African journalists charged to douse myths around biotechnology’s acceptability on the continent

African journalists have been charged to help clear all doubts about the general acceptability of emerging agricultural technology tools.

Given that Africa is confronted with the challenge of feeding its ever-growing population, incorporating science and technology in agricultural production has key potential in addressing the food security challenges.

This is also critical as arable lands are lost to real estate development, illegal mining activities, dwindling water resources and climate change hovering around the globe of which Africa is of exception.

That notwithstanding, there is growing fear amongst some Africans about biotechnology and GMOs.

The full acceptance of genetically-engineered crops remains a challenge among the African population, hence their strong resistance to its adoption in some countries.

But various speakers at a two-day training workshop organized by AUDA-NEPAD on Gene Editing and Gene Drive for the African Biosafety Communication Network in Accra, downplayed the fears amongst the public, saying Gene editing and Gene drive have no cynical effect on human rights and lives.

According to Dr Edgar Traore, National Coordinator of OFAB, Burkina Faso, this is the best time for Africans to see the full potential associated with biotechnology.

He further explained that the general acceptability of it will inure to the public benefit in the long.

He alluded to the fact “electricity, car, knife and guns, mobile phones, and airplanes are all good for mankind, but at times they turned out to harm us, yet the antis do not see anything wrong with it and are rather distorting the airwaves to achieve no results”.

All these technologies emanated as a result of evolving technologies, therefore it would be of great disservice to Africans to forgo these emerging technologies that seek to address the food crisis on the continent.

He added that there is no better time than now for Africa to accept the technology and work to suit our cultural scoop.

Meanwhile, Mr Samuel E. Timpo, Principal Research Officer at AUDA NEPAD believes Gene Drive and Gene Editing tools have the potential to address the African food crisis, hence it’s appropriate for Journalists in Africa to lead the way and clear all shred of doubt being spearheaded by the antis.

According to him, African scientists have positioned themselves to develop the best for the continent and would not buy into anything that has the potential to endanger our lives.
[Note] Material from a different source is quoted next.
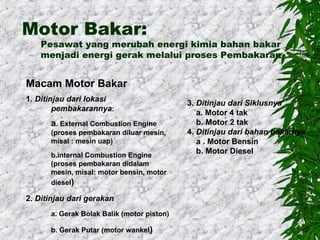 Motor Bakar:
This technology has been with us for centuries, but he wonders why it is facing stiff opposition amidst its modification in Africa.

The two days of training were to equip the journalists to better appreciate the work of scientists and deepen their knowledge of emerging technologies to aid the agricultural transformational agenda drive.

Gene editing is the manipulation of the genetic material of a living organism by deleting, replacing, or inserting a DNA sequence, typically to improve a crop or farmed animal or correct a genetic disorder.